We have figured out a limma implementation of just the differential mean testing using the approach (e.g., split into four coefficients each represent one of the four levels of the factor) you mentioned. However, to answer the variance question we want to use the GAMLSS. Additionally, we want to run a differential mean expression test with the GAMLSS as a 'replication' of the results we got from limma.

The trick is this. We understand that GAMLSS models work by comparing a model with the parameter of interest (e.g., genotype mu) with a model without. For one factor with two levels, we just omit the single mu or sigma coefficient in the nested model. However, our factor has four levels, and would like help on how to approach this to test the above hypotheses.

We thought that since limma accomplishes this for mean testing using contrasts.fit(), a similar underlying logic would apply. But we are bit unclear on the greater details of contrasts.fit() and how we could translate that logic into the GAMLSS framework.

Hope the help request is a bit clearer.

ADD REPLY
0
Entering edit mode

I refered you to the DiffVar package 11 months ago. Did you consider it?
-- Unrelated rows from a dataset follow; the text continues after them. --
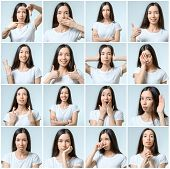Collage Of Beautiful Girl With Different Facial Expressions poster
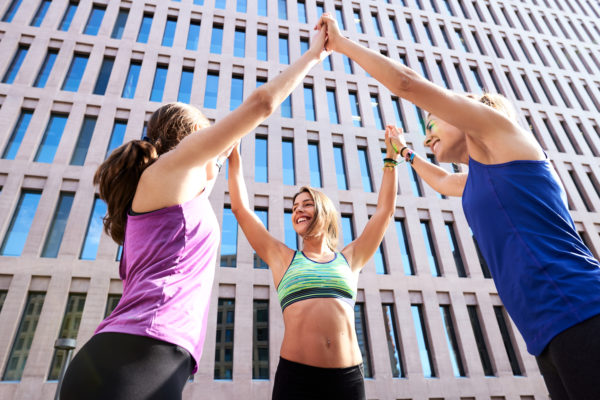 Your Guide to Networking in the Fitness Industry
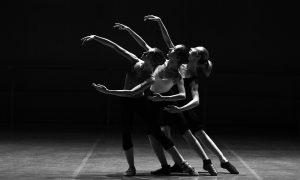 Zum Welttag des Tanzes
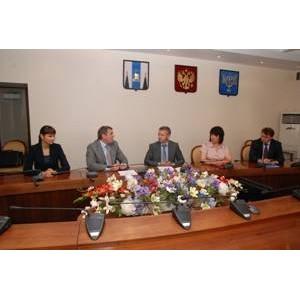 Дальневосточный банк Сбербанка России подписал соглашение с Администрацией Южно-Сахалинска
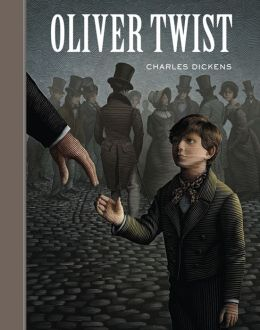 Oliver Twist (Sterling Unabridged Classics Series)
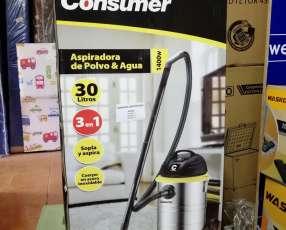 Aspiradora Consumer 30 litros inoxidable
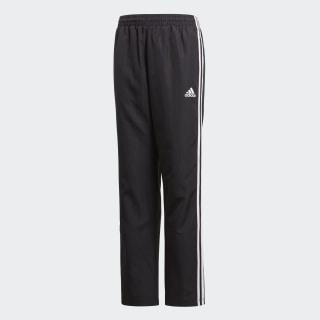 Training Gear Up Woven Pant Open Hem Black / White BK0770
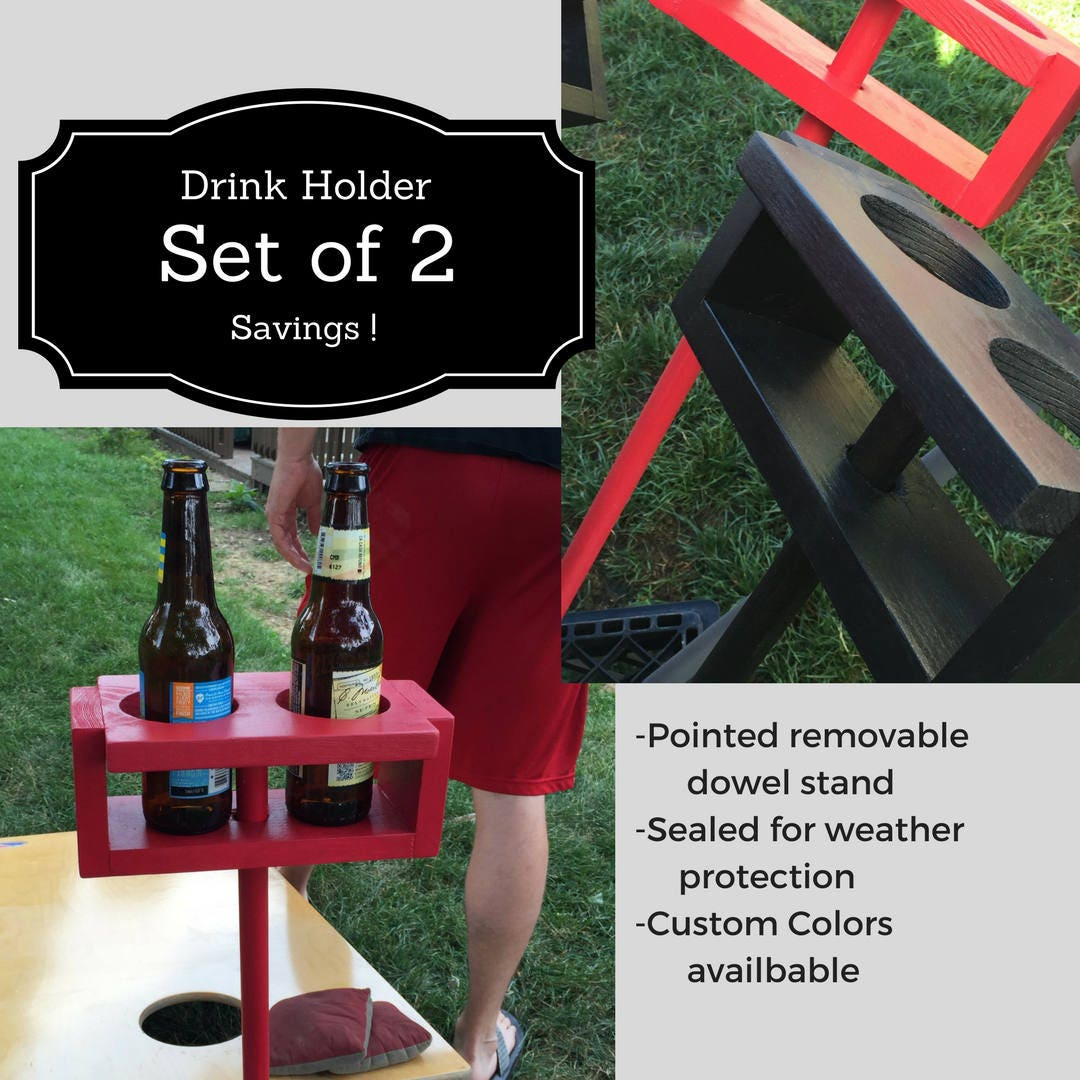 drink holder cup holder father u0027s day backyard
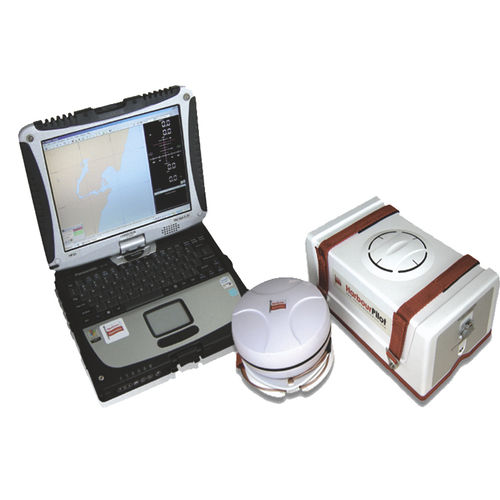portable pilot unit - Navicom Dynamics
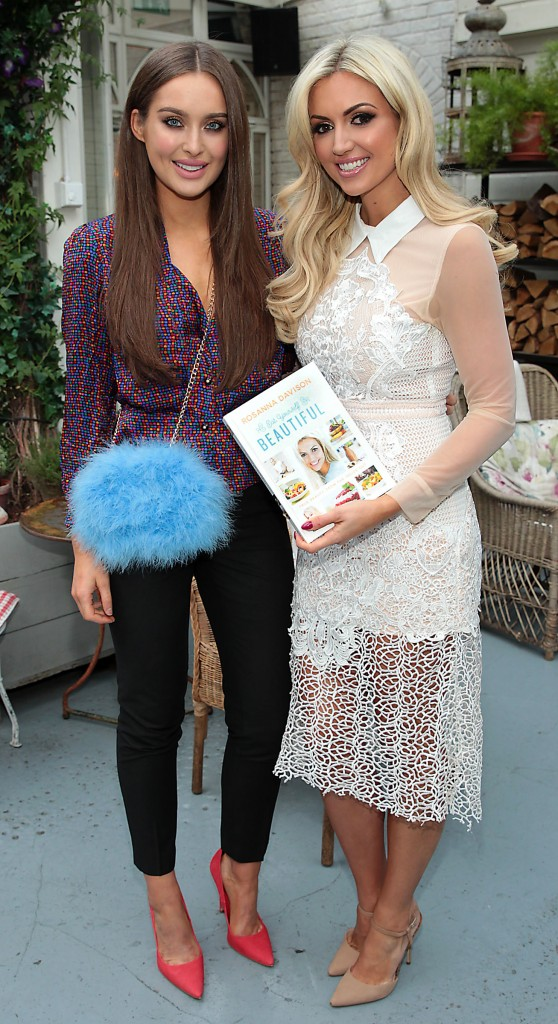 With Roz Purcell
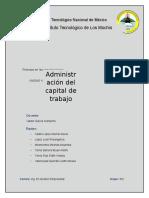4ta Unidad Finanzas HUMBERTO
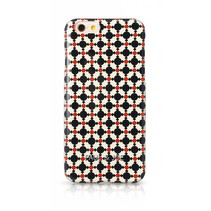 Paul and Joe silicone backcover Tie voor Apple iPhone 6 - Print (3700740378243)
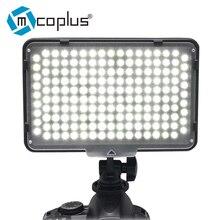 Cheap price Mcoplus LED-168 LED Video lamp Photography Light for Canon Nikon Pentax Panasonic Olympus & DV Camcorder Digital SLR Camera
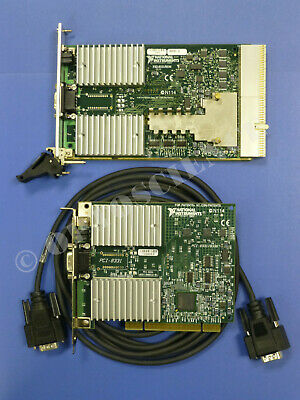 National Instruments PXI-8331 / PCI-8331 NI MXI-4 Interface Cards with Cable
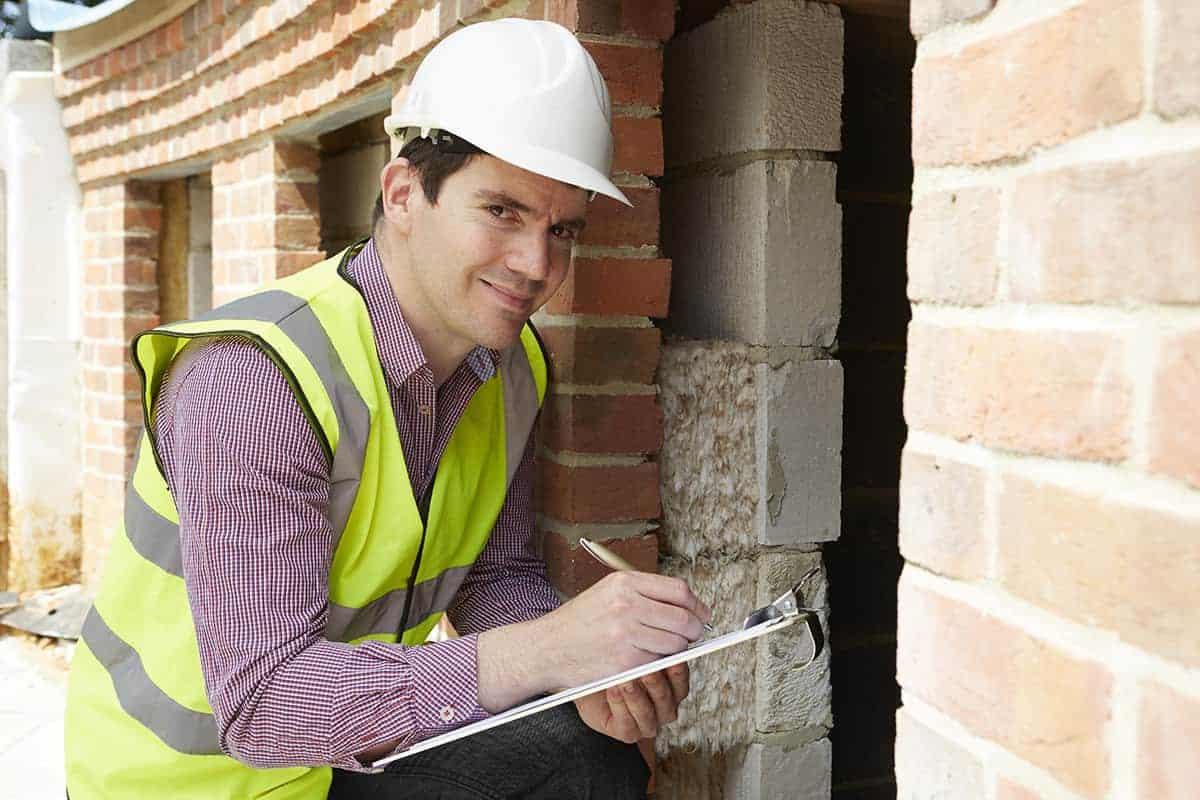 Kierownik budowy jest konieczny przy każdej inwestycji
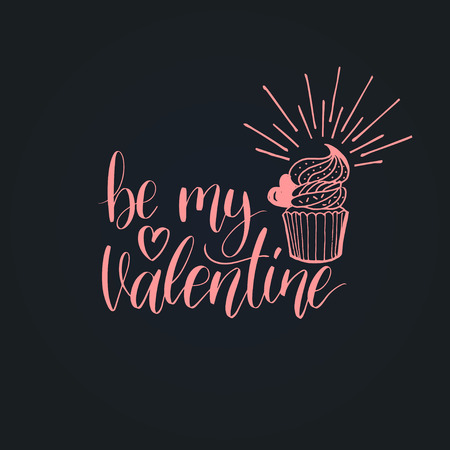 Be My Valentine phrase on black background. February 14 handwritten lettering card. Vector modern calligraphy.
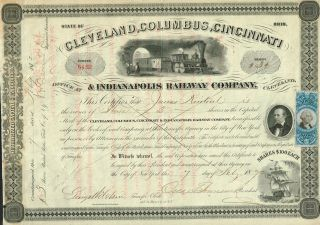 Usa Cleveland Columbus Cincinnati & Indianapolis Railway Stock Certificate 1872 photo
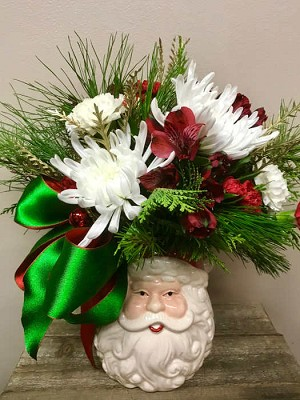 Jolly Old St Nick Bouquet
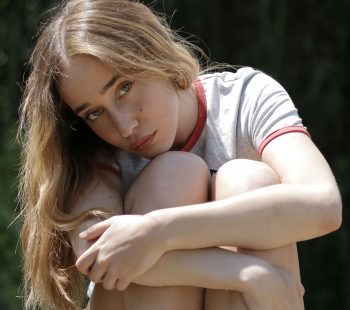 Olivia Vives (1)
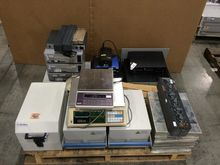 23ea Electronic Test Equipment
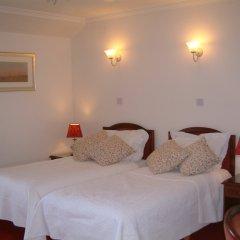 Отель Terrace hotel Великобритания, Эдинбург - отзывы, цены и фото номеров - забронировать отель Terrace hotel онлайн комната для гостей фото 4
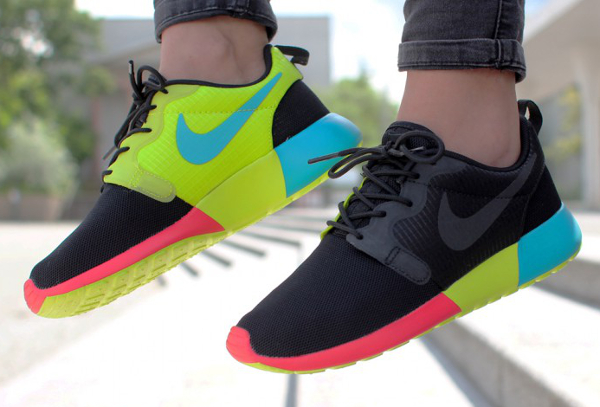 pxzen Nike Roshe Run Hyperfuse Black Venom Green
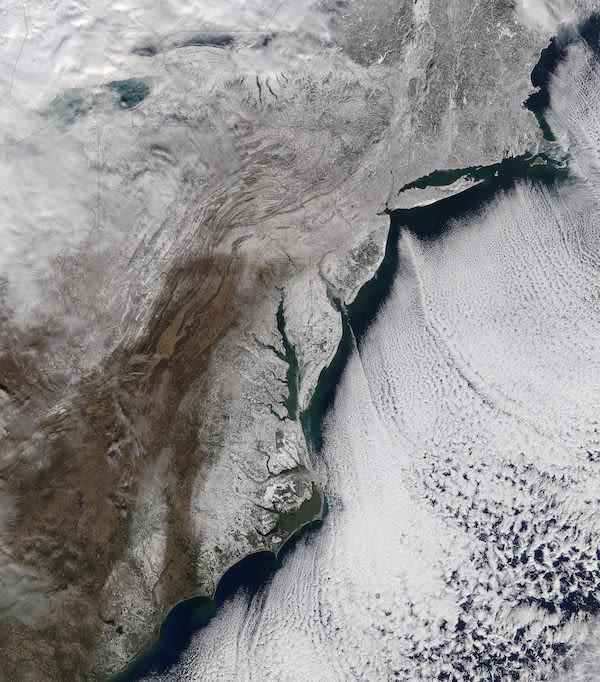NASA show and ice on eastern seaboard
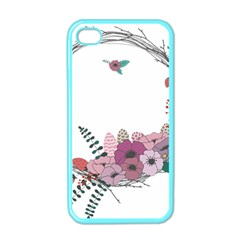 Flowers Twig Corolla Wreath Lease Apple Iphone 4 Case (color)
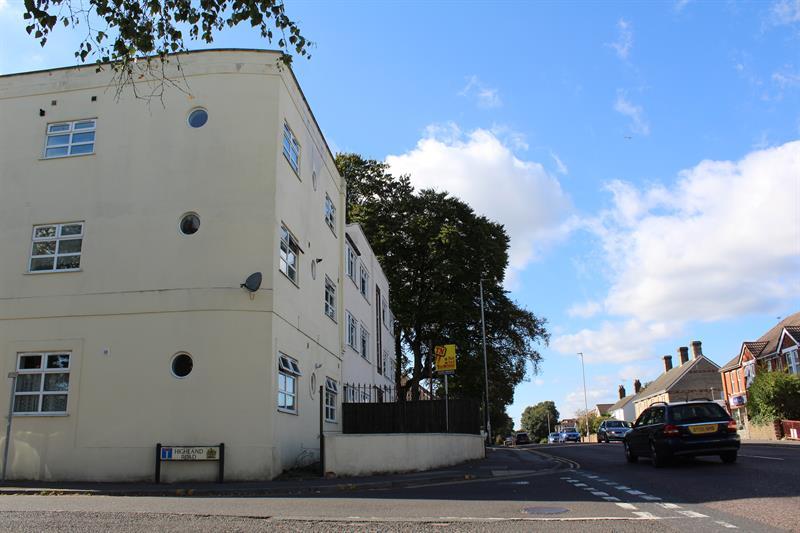 493-495 Ashley Road, Parkstone, Poole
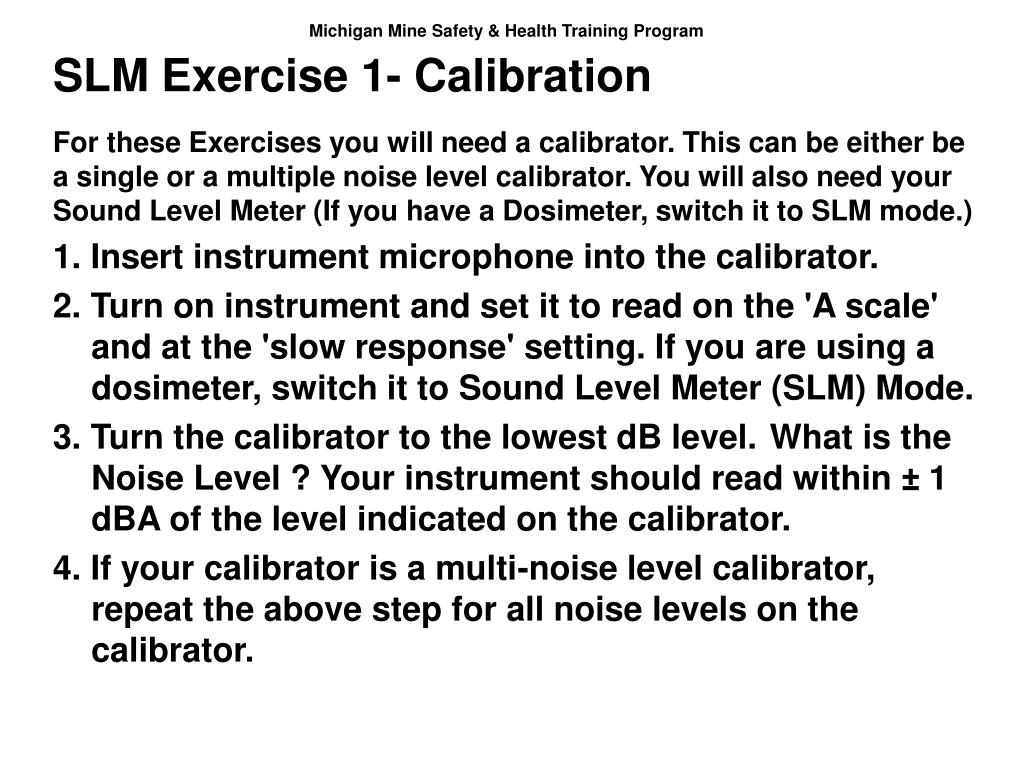 SLM Exercise 1- Calibration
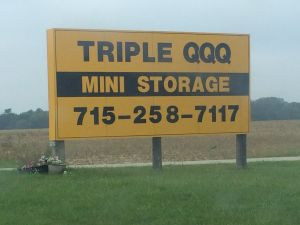 Photo of QQQ Storage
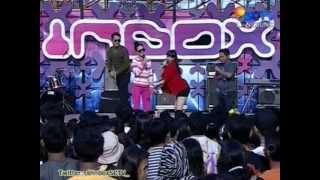 Zaskia - 1 Jam Saja, Live Performed di INBOX (25/03) Courtesy SCTV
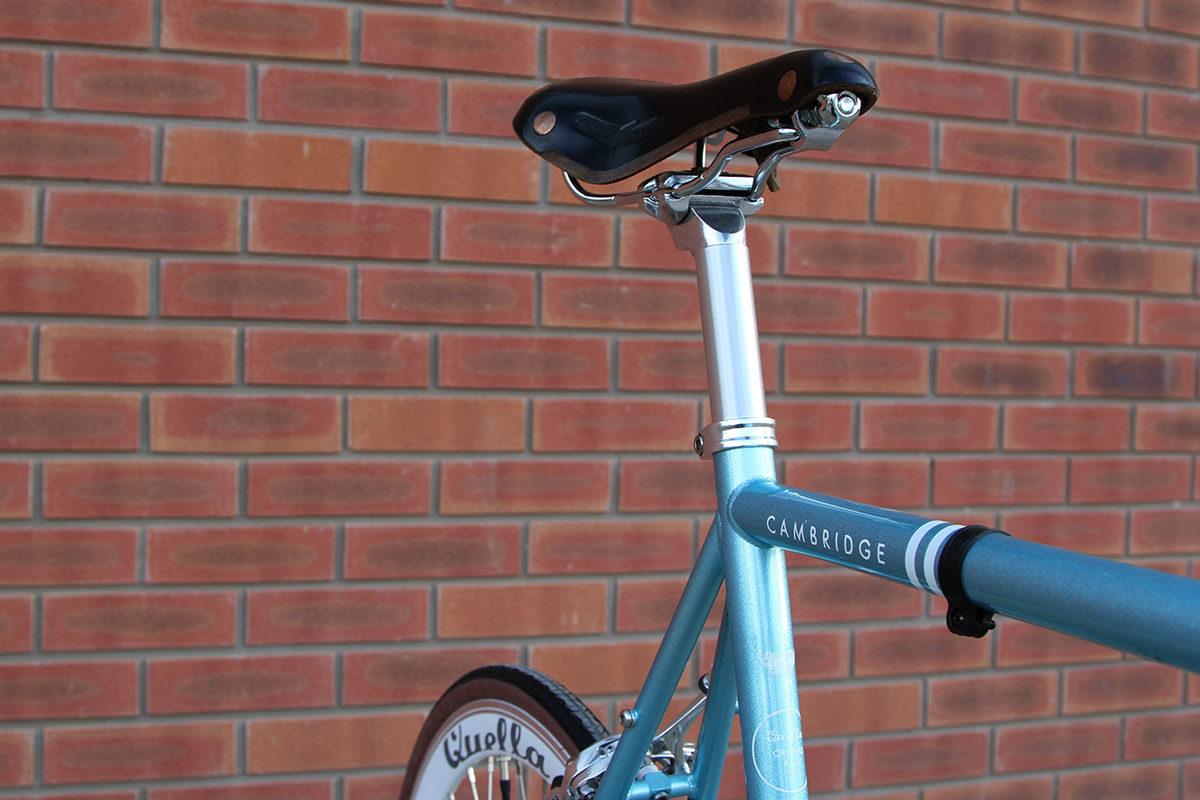 SE-053 Cambridge 61 7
Your clarification makes it clear that your issue is not with limma, which has already worked fine for you, but with gamlss, because you can't figure out how to test the same hypotheses with gamlss. I agree that trying to test the CT and HT specific fold-changes using a reduced model approach would be tricky, but I can't help you with the gamlss package. I suggest you ask the authors of that package. I suppose that you could probably limma's contrastAsCoef() function to make a reduced model for gamlss, but you have to keep in mind that limma takes advantage of empirical Bayes methods, meaning that you cannot replicate limma significance results in any univariate package such as gamlss.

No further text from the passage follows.